**課題**:
(a) 荷造りのエッセイについて、次の問いに答えてください。
(i) 「私」がアレクサに頼んだタイマーは何分でしたか?
(ii) 「私」が黙々と作業していたとき、夫はリビングで何ばかりしていましたか?
(iii) 「アレクサ!30分のタイマーをかけて!」を聞いた瞬間、夫はスマホをどこに置きましたか?
(b) 荷造りとアレクサのタイマーをめぐるエッセイを、本文が終わったところから書き続けてください。

**本文**:
━━━━━━━━━━━━━━━━━━━━━━━━━━━━━━
夫をコントロールするたった1つの言葉
私は途方に暮れていた。
引っ越しの日までにもう時間がないというの荷造りが進まない。
進まない理由は明らかで、夫が全然荷造りをする様子がないこと。
夫と私の荷物が混在していて作業を進めにくいこと。
できれば不要なものを手離して新居へ行きたいけれど、夫の物を勝手に捨てるわけにはいかないこと。
と、まぁ、夫が夫が、と人のせいみたいに書いてみたけどそもそも私も集中力がないから荷造り作業にすぐ飽きてしまうのも問題だ。
せっかくだから好きなものを見ながら荷造りをしよう、とYouTubeをつけてみると結局ただYouTubeを見てるだけの時間になってしまう。
そこで私は叫んだ。
「アレクサ!30分のタイマーをかけて!」
これが夫をコントロールする言葉になるとも知らずに。
アレクサ!30分のタイマーをかけて!
私はアレクサのアラームが鳴るまでの30分はとにかく荷造りをすると決めた。30分!30分は集中しよう!
リビングでTwitterばっかりやってる夫を無視して黙々と作業する。
アラームが鳴ったら休憩する。
また、アレクサに30分のアラームをかける。
私が繰り返していると夫も一緒に荷造りをし始めた。
「次の30分が終わったらおやつでも食べよっか」
そんな風に声をかけながら私たちはその日、30分単位でタイマーをかけて荷造りを進めたのだった。
パブロフの犬
それからまた1週間経ち週末がやってきた。夫も仕事が休みで1日家にいる。
今日もまた、荷造りを進めなければいけない。
けれど私たちは2人ともリビングのテーブルで向かい合って座っているだけだった。
もう荷造りは面倒くさい。やりたくない。
私はそんなことを考えていた。
夫は相変わらずのんきにTwitterを見ている。
Twitterを見始めた夫はなかなか動き出さないことを私は知っている。
荷造りが進まなくて困るのは夫だって同じはずだ。
この人は自発的に動くということはないのかね?私は疑問とちょっとした怒りを覚えた。
そんな時、私はふと思いついて
「アレクサ!30分のタイマーをかけて!」
と叫んでみた。
もちろん私は動く気はない。
ただ、「アレクサ!30分のタイマーをかけて!」と言ってみただけ。
でも夫は、それを聞いた瞬間にスマホをテーブルに置き、がたっ!と立ちあがり段ボールの方へ向かっていった。
私は相変わらず椅子に座ったままで、首だけ動かして夫の方を見る。
「すげぇ」
と言ってにやにやして笑うのを止められなかった。
夫の中で「アレクサ!30分のタイマーをかけて!」が「荷造りするよ!(しなくちゃいけないよ!)」の合図になっているわけだ。
このまま放っておこうかと思ったけれど、かわいそうなので私も立ち上がって一緒に荷造りを始めた。
パブロフの犬(条件に反射する)、ってこういうことだったな、と思い出しながら。
人は簡単にコントロールできてしまうものらしい。
━━━━━━━━━━━━━━━━━━━━━━━━━━━━━━
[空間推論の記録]
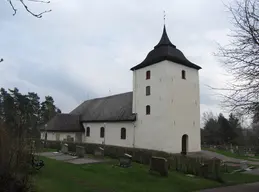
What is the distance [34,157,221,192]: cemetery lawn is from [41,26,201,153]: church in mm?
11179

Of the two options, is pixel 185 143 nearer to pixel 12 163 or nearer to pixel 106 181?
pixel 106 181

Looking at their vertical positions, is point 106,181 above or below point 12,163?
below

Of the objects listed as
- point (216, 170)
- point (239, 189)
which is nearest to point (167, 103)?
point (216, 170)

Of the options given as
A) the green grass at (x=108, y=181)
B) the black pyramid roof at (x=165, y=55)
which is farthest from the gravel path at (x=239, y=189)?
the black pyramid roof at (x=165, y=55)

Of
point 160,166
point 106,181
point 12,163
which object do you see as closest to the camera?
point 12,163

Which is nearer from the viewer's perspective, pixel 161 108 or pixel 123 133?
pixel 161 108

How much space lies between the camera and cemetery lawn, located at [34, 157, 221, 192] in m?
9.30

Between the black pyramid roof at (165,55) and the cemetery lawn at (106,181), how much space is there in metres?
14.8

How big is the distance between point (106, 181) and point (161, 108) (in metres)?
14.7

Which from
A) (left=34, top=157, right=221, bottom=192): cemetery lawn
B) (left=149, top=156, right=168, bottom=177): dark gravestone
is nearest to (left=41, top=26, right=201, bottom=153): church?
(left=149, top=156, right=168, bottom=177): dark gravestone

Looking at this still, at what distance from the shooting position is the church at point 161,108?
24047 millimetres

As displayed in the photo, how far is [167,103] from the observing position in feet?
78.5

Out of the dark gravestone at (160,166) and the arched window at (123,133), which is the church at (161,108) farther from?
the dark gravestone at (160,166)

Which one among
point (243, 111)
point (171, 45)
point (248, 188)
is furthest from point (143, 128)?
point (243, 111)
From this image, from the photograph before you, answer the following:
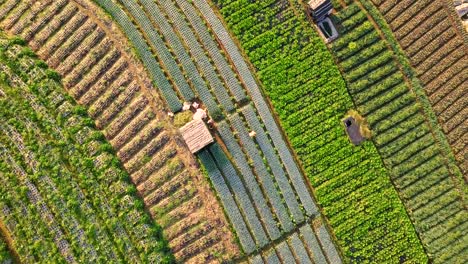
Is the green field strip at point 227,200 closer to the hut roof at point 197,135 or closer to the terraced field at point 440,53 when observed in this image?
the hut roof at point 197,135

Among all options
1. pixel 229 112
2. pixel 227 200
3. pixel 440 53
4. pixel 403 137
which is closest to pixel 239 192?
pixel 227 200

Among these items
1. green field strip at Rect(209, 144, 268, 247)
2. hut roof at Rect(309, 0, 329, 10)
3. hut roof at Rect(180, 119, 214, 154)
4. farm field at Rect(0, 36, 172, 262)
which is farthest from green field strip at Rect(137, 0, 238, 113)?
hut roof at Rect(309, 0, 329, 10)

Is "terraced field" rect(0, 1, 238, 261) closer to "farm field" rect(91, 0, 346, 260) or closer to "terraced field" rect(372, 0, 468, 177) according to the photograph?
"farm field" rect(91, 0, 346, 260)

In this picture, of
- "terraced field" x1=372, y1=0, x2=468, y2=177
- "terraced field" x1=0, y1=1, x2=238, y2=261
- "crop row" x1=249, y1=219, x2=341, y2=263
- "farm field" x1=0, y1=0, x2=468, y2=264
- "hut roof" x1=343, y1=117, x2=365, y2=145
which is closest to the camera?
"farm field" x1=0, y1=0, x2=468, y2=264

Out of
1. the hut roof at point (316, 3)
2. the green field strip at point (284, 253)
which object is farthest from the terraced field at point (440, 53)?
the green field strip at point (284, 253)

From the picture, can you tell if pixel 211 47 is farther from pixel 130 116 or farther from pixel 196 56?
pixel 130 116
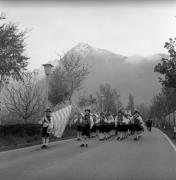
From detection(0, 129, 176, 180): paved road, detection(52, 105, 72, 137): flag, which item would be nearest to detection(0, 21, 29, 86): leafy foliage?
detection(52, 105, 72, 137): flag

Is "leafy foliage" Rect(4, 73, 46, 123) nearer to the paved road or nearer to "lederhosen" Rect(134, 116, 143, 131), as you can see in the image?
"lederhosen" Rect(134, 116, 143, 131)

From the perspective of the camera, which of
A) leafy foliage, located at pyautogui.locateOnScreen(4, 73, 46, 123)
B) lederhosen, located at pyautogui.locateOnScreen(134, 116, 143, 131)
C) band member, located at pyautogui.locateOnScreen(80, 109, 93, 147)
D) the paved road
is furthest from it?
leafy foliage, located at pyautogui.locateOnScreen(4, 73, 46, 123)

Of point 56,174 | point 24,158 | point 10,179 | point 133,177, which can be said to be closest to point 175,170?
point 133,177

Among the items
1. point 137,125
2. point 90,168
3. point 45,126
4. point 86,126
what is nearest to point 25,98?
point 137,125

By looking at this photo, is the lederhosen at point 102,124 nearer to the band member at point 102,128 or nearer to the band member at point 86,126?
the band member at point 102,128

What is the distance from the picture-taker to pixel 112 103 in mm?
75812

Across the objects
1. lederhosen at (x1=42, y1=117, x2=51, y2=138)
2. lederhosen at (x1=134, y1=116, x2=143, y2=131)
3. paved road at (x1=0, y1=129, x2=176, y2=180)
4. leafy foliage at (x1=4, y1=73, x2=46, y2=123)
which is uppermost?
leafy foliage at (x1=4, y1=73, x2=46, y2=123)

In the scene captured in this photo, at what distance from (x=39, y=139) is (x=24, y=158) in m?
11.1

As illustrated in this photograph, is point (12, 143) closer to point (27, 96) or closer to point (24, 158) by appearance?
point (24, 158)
━━━━━━━━━━━━━━━━━━━━━━━━━━━━━━
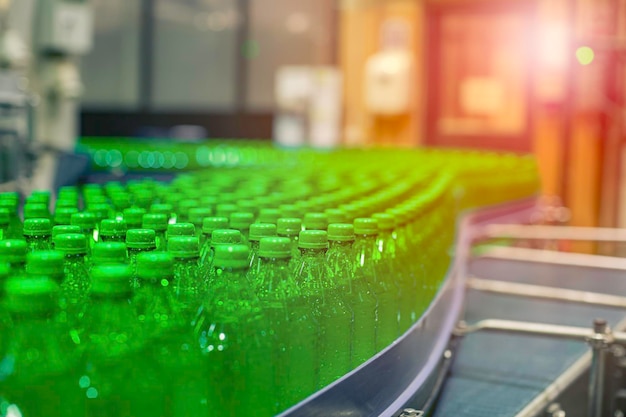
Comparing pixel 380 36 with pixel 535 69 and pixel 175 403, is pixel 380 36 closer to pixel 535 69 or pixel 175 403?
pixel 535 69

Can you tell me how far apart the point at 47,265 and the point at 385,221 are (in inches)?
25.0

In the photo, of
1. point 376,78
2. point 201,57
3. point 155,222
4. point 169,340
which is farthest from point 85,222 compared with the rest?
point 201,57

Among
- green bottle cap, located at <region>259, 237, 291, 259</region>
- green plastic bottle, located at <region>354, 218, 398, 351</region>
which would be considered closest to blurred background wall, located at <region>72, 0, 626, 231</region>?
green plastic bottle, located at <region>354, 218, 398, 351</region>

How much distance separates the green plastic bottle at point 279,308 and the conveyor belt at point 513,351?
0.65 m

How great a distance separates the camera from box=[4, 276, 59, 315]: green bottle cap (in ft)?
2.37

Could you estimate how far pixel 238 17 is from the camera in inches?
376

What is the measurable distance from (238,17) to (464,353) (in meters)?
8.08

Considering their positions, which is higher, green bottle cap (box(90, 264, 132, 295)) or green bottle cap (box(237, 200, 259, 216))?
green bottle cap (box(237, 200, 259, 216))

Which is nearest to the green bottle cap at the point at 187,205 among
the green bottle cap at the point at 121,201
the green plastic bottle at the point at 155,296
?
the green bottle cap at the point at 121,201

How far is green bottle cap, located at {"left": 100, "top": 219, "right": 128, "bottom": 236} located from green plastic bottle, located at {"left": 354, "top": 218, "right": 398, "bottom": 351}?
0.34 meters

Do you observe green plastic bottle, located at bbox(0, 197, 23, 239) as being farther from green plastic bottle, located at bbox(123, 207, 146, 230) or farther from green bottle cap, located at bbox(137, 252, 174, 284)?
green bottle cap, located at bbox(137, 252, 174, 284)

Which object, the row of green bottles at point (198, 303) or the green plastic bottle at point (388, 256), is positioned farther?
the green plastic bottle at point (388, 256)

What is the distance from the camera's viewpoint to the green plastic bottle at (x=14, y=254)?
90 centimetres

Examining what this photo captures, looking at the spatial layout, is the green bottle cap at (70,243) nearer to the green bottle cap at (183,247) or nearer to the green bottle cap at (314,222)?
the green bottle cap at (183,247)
━━━━━━━━━━━━━━━━━━━━━━━━━━━━━━
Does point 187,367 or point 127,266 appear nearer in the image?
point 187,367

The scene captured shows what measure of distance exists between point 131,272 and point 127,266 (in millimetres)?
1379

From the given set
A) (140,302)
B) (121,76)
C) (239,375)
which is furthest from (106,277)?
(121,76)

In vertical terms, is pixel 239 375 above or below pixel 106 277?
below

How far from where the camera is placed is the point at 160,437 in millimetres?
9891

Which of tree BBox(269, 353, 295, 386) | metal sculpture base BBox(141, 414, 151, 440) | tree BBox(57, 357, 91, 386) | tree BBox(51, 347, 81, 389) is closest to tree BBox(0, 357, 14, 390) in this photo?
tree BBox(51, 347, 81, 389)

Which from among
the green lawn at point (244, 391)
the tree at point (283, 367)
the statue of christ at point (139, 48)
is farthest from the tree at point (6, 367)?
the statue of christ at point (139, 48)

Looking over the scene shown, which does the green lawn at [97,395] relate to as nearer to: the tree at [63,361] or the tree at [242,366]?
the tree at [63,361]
━━━━━━━━━━━━━━━━━━━━━━━━━━━━━━
**解答**:
(a)
(i) 30分
(ii) Twitter
(iii) テーブル

(b)
条件のないパブロフの犬
この頃から約1年経ち、私は今「ポモドーロテクニック」を使って記事を書くようにしている。
25分書いて、5分休憩、25分書いて、5分休憩、しばらく繰り返したら長めに休憩(午前中からとりかかるとちょうどお昼休憩くらいになる)という時間管理の方法だ。
私は毎回「アレクサ!25分のタイマーをかけて!」と叫んでいる。
「アレクサ!30分のタイマーをかけて!」という声を聞いただけで、立ち上がり、荷造りを始めた夫のように私もこの言葉をスイッチにして自然に文章を書くモードに入りたい。
そう思っているが、叫んでいるのが自分だからか、そういう下心があるからか、あの時の機械式に動き出した夫のような切り替えはできない。
私と同じく在宅勤務の夫は横で相変わらず「アレクサ!25分のタイマーをかけて!」の声を聞きながら働いている。
どうやら彼も知らないうちに私に便乗してポロモードテクニックの時間管理を使っているようだ。私がアレクサに叫ぶと共に夫も25分集中して5分休憩するようになったのだ。
ある時、私がタイマーをかけ忘れた時があった。
”あっ!タイマーしてないな…、まぁ、仕事じゃなくてnoteの記事書いてるだけだから、いっか!”と私はタイマーなしでそのままPCに向かっていた。
すると夫が「あれ?タイマーならなくない?」と不思議そうに言ってくるではないか。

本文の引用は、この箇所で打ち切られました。